To do:
Reproduce every entry below word for word, with nothing changed.

------ Listing ------

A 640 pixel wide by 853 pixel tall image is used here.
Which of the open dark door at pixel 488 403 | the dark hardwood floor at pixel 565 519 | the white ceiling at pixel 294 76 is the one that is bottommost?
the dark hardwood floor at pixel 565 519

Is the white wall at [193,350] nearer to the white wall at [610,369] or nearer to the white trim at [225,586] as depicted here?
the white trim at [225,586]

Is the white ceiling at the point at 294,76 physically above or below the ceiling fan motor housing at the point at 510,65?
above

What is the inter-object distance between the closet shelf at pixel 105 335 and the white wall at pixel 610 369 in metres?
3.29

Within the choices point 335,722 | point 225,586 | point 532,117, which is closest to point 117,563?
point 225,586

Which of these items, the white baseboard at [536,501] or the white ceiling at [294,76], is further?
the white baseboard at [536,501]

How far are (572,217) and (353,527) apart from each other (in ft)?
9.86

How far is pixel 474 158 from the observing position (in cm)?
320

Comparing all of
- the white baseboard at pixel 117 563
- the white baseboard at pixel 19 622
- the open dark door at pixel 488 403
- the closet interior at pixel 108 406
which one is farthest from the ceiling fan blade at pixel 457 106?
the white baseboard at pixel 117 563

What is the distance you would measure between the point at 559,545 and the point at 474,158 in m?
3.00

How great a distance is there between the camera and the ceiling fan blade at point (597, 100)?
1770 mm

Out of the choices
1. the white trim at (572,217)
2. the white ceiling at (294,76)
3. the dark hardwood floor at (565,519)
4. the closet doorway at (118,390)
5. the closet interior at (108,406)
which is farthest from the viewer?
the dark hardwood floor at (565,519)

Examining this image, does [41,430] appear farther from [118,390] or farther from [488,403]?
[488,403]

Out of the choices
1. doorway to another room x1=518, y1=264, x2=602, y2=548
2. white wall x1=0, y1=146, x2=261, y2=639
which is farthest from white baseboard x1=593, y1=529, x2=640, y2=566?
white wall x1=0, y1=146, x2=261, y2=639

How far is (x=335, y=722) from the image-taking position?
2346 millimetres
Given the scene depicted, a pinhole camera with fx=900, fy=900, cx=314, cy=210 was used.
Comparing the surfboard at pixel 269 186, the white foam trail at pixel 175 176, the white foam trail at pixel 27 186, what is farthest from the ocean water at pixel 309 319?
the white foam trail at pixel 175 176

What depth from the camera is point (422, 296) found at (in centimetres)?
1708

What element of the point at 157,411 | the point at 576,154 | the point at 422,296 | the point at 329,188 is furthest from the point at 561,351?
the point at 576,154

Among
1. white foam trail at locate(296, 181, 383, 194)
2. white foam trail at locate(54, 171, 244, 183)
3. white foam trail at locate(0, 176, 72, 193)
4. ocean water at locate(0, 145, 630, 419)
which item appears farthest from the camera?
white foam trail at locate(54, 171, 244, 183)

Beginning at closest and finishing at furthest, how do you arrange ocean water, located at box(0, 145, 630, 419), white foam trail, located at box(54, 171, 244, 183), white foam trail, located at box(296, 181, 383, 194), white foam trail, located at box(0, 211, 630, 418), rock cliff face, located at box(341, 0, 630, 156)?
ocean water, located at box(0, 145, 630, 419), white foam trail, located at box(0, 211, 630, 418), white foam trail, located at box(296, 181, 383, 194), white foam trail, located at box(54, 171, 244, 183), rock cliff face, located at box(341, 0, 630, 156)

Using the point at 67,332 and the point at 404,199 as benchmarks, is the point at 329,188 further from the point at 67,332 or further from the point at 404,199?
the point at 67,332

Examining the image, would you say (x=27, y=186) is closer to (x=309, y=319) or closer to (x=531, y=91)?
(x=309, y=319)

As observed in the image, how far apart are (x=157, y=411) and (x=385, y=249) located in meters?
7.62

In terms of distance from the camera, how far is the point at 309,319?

------

Response to this exercise:
A 640 pixel wide by 853 pixel tall image is used here.
Which of the open dark door at pixel 488 403 | the dark hardwood floor at pixel 565 519 | the white ceiling at pixel 294 76 is the one that is bottommost?
the dark hardwood floor at pixel 565 519

Is the white wall at [193,350] nearer to the white wall at [610,369] or nearer to the white trim at [225,586] as depicted here?
the white trim at [225,586]

Is the white ceiling at the point at 294,76 physically above or below the ceiling fan motor housing at the point at 510,65?
above

What is the inter-object distance between the closet shelf at pixel 105 335 and the white wall at pixel 610 369 in metres?
3.29

Within the choices point 335,722 | point 225,586 | point 532,117, which is closest to point 117,563?
point 225,586

Which of these items, the white baseboard at [536,501] or the white ceiling at [294,76], is further?
the white baseboard at [536,501]

How far are (572,217) and (353,527) apart from each other (in ft)?
9.86

How far is pixel 474 158 from the observing position (in cm)?
320

Comparing all of
- the white baseboard at pixel 117 563
- the white baseboard at pixel 19 622
- the open dark door at pixel 488 403
- the closet interior at pixel 108 406
which one is farthest from the ceiling fan blade at pixel 457 106?
the white baseboard at pixel 117 563

What is the distance you would measure between the point at 559,545 and the point at 474,158 in m?
3.00

How great a distance is there between the camera and the ceiling fan blade at point (597, 100)?
1770 mm

Out of the choices
1. the white trim at (572,217)
2. the white ceiling at (294,76)
3. the dark hardwood floor at (565,519)
4. the closet doorway at (118,390)
5. the closet interior at (108,406)
which is farthest from the viewer?
the dark hardwood floor at (565,519)

Examining this image, does [41,430] appear farther from [118,390] or farther from [488,403]?
[488,403]

Out of the choices
1. doorway to another room x1=518, y1=264, x2=602, y2=548
2. white wall x1=0, y1=146, x2=261, y2=639
which is farthest from white baseboard x1=593, y1=529, x2=640, y2=566?
white wall x1=0, y1=146, x2=261, y2=639

How far is (x=335, y=722) from the image-taking position?
2346 millimetres
Given the scene depicted, a pinhole camera with fx=900, fy=900, cx=314, cy=210 was used.
Comparing the surfboard at pixel 269 186, the white foam trail at pixel 175 176, the white foam trail at pixel 27 186, what is farthest from the ocean water at pixel 309 319?
the white foam trail at pixel 175 176

What depth from the camera is point (422, 296) found at (in centimetres)?
1708

What element of the point at 157,411 | the point at 576,154 | the point at 422,296 | the point at 329,188 is furthest from the point at 561,351?
the point at 576,154

Among
1. white foam trail at locate(296, 181, 383, 194)
2. white foam trail at locate(54, 171, 244, 183)
3. white foam trail at locate(0, 176, 72, 193)
4. ocean water at locate(0, 145, 630, 419)
which item appears farthest from the camera?
white foam trail at locate(54, 171, 244, 183)

Beginning at closest and finishing at furthest, how do you arrange ocean water, located at box(0, 145, 630, 419), white foam trail, located at box(54, 171, 244, 183), white foam trail, located at box(296, 181, 383, 194), white foam trail, located at box(0, 211, 630, 418), rock cliff face, located at box(341, 0, 630, 156)?
ocean water, located at box(0, 145, 630, 419), white foam trail, located at box(0, 211, 630, 418), white foam trail, located at box(296, 181, 383, 194), white foam trail, located at box(54, 171, 244, 183), rock cliff face, located at box(341, 0, 630, 156)

Using the point at 67,332 and the point at 404,199 as benchmarks, is the point at 329,188 further from the point at 67,332 or further from the point at 404,199?
the point at 67,332

Examining the image, would you say (x=27, y=186) is closer to (x=309, y=319) or closer to (x=531, y=91)?
(x=309, y=319)

As observed in the image, how far apart are (x=157, y=411) and (x=385, y=249) located in meters?
7.62

In terms of distance from the camera, how far is the point at 309,319?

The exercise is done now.